Il calcio è più di uno sport, è il gioco più amato del mondo. Quale sia il segreto di cotanto successo planetario si potrebbe spiegare traducendo il gioco del pallone come l’arma di distrazione di massa più potente mai creata, ma resta comunque il fatto che oggi potremmo definirlo un linguaggio universale, che accomuna popoli e culture diverse, in grado di emozionare e far sognare, regalando un sentimento di appartenenza di cui nessuno riesce a fare a meno. Ed è così, attraverso la devozione per i colori di una delle tante squadre di calcio che nasce la passione tra i bambini, che si tramuta facilmente in quella per lo sport.

Il calcio: dove e a che età iniziare a praticarlo

Intanto è doveroso fare un distinguo. I bambini possono iniziare a praticare il calcio o nelle Scuole di Calcio Specializzate, o nelle Scuole di Calcio riconosciute o nei Centri Calcistici. In Italia sono più di 6.800 le Scuole di Calcio che svolgono attività con il Settore Giovanile e Scolastico della F.I.G.C.
Di queste, attualmente, 171 sono ufficialmente riconosciute come Scuole di Calcio Specializzate, 2.637 come Scuole di Calcio Riconosciute, mentre le rimanenti sono identificate come Centri Calcistici di Base.
La differenza tra queste risiede nella qualità tecnica, didattica ed organizzativa del centro, ma soprattutto nella tutela dei diritti del bambino. Detto questo e concordi tutti che l’attività fisica sia essenziale, anche e soprattutto nei più piccini, sempre più sedentari ed esposti a patologie come per l’obesità infantile, qual’ è l’età giusta per iniziare a praticare il calcio?
Usualmente le scuole non accettano iscrizioni di bambini con età inferiore ai 6 anni, ma ultimamente si intravedono sui campi da calcio anche giovanissimi iscritti di 4 o 5 anni.
I centri sportivi li dividono in tre categorie: i “Piccoli Amici” (6-8 anni),i “Pulcini” (8-10 anni) ed “Esordienti” (10-12 anni) . Al momento dell’iscrizione viene richiesto un certificato di sana e robusta costituzione fisica ed un elettrocardiogramma.
L’attività della categoria ” Piccoli Amici” dovrebbe essere prevalentemente ludico-motoria. Il calcio in se stesso viene infatti proposto in forma di gioco. Le partite vengono giocate in spazi ridotti e con porte più piccole usando palloni più leggeri. Per non affaticare i bambini la durata delle partite di calcio e’ stabilità in due tempi da 15′ o tre tempi da 10′.

Il calcio: come aiuta lo sviluppo psicofisico del bambino

Spesso i bambini fanno sogni di cuoio e immaginano nel loro futuro di diventare una stella tra i giocatori di serie A. Ma il calcio contribuisce soprattutto al miglioramento delle funzioni cardiache, crea coordinazione motoria e irrobustisce i distretti muscolari. L’aspetto più interessante riguarda però la psiche. Il confronto ed il gioco di squadra durante le entusiasmanti partite di calcio sviluppano l’autostima, il senso di appartenenza, la capacità a lavorare in sinergia, riconoscendo anche l’altrui merito e valore.
Il bambino acquisisce inoltre il senso dell’impegno per il raggiungimento di un obiettivo, fatto di concentrazione e sforzo fisico. Resta però da fare una puntualizzazione.
Il calcio è un gioco ed i bambini sono bambini. Non sovraccarichiamoli di responsabilità ed oneri. Lasciamoli liberi di esprimere loro stessi, senza ipotecare il loro futuro. Anche se un domani non diventeranno meritevoli del Pallone d’Oro l’ importante è che la partita della loro infanzia l’ abbiano giocata con tanta spensieratezza.

◆ Compito ◆
Secondo il brano sul calcio per bambini, quale fascia d'età comprende la categoria dei "Pulcini"?

◆ Estratti dei record ◆
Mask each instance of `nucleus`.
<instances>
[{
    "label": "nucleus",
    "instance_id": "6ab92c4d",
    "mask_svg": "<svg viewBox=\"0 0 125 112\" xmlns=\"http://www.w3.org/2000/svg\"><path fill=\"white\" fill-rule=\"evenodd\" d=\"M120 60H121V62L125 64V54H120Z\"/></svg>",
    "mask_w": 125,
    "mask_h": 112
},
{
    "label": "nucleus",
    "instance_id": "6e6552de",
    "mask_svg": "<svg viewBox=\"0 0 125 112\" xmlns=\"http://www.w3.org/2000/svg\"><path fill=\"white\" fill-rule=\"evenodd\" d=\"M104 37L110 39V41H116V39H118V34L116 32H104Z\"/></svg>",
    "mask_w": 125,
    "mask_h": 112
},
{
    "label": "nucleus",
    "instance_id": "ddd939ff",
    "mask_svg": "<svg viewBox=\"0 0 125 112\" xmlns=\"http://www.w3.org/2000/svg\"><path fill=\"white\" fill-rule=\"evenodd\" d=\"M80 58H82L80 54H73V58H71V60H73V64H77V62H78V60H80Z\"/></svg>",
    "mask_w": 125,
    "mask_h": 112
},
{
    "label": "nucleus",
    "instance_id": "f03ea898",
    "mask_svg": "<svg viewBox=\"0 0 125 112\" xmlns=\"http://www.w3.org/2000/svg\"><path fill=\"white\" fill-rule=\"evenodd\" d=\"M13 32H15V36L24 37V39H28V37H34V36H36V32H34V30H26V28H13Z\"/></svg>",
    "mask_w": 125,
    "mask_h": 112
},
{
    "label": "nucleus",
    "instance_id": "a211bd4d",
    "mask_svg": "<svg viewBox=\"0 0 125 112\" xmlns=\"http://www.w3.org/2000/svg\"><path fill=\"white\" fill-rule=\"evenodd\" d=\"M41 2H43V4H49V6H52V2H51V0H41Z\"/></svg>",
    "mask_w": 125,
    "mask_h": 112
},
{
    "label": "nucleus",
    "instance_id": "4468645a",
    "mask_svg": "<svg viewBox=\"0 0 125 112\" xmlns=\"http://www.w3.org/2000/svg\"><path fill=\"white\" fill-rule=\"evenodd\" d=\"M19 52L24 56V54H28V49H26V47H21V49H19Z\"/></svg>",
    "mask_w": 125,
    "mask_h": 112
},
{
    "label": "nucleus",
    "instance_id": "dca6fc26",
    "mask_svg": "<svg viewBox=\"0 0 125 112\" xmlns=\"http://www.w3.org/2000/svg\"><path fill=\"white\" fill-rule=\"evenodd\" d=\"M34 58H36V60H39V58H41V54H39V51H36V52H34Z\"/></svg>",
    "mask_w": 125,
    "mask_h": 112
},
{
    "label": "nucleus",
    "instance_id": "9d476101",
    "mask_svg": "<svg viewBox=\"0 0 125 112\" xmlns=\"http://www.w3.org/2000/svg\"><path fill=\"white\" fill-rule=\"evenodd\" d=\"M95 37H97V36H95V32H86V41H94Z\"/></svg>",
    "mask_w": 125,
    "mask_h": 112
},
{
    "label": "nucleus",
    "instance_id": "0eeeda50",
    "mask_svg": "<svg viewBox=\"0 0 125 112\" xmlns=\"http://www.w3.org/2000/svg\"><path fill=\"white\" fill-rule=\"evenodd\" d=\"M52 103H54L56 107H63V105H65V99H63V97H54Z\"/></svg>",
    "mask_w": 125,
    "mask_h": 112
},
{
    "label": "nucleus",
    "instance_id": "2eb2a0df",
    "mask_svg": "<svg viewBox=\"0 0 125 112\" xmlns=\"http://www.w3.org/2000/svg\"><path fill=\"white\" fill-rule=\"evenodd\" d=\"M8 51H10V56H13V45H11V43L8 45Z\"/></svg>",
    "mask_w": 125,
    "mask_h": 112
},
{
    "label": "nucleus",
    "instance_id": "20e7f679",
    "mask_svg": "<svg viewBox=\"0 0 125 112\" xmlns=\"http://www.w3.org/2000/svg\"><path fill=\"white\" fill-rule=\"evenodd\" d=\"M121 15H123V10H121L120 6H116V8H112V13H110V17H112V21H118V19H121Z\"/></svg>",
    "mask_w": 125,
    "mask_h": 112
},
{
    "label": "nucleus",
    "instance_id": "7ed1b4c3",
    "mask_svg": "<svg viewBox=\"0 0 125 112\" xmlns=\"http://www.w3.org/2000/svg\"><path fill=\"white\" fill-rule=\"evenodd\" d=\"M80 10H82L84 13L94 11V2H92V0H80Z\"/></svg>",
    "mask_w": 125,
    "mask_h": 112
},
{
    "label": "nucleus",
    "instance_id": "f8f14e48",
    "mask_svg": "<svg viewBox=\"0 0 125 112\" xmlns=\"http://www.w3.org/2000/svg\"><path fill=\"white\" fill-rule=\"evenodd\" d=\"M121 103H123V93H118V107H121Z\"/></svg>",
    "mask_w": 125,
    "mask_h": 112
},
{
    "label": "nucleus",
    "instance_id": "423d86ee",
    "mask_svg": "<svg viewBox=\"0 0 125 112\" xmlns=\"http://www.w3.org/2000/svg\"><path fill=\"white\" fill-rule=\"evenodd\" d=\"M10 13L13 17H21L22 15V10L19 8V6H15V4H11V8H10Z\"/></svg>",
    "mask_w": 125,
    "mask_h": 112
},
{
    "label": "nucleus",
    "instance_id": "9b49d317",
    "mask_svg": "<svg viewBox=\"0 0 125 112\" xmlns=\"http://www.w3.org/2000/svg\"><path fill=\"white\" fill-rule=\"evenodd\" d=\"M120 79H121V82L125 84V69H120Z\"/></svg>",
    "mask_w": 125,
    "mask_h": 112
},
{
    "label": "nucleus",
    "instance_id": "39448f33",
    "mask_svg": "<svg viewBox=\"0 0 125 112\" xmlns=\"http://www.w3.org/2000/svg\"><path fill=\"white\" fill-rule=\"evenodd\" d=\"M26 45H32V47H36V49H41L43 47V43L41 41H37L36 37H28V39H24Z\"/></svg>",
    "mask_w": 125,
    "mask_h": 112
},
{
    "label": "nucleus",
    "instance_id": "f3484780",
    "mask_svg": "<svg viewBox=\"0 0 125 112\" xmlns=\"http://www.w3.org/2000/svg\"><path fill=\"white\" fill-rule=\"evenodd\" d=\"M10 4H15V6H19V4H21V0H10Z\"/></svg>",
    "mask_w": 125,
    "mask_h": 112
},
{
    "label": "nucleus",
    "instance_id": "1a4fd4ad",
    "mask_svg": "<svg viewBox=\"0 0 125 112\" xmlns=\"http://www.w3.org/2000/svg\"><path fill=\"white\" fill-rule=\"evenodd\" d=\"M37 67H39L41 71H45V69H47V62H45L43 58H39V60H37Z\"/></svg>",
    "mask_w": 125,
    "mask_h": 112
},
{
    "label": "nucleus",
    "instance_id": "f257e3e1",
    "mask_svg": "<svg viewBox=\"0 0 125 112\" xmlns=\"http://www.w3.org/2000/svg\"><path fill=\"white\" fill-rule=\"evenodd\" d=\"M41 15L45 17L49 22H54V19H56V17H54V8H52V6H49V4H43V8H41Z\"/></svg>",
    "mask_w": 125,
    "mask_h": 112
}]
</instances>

◆ Risposta ◆
Dagli 8 ai 10 anni.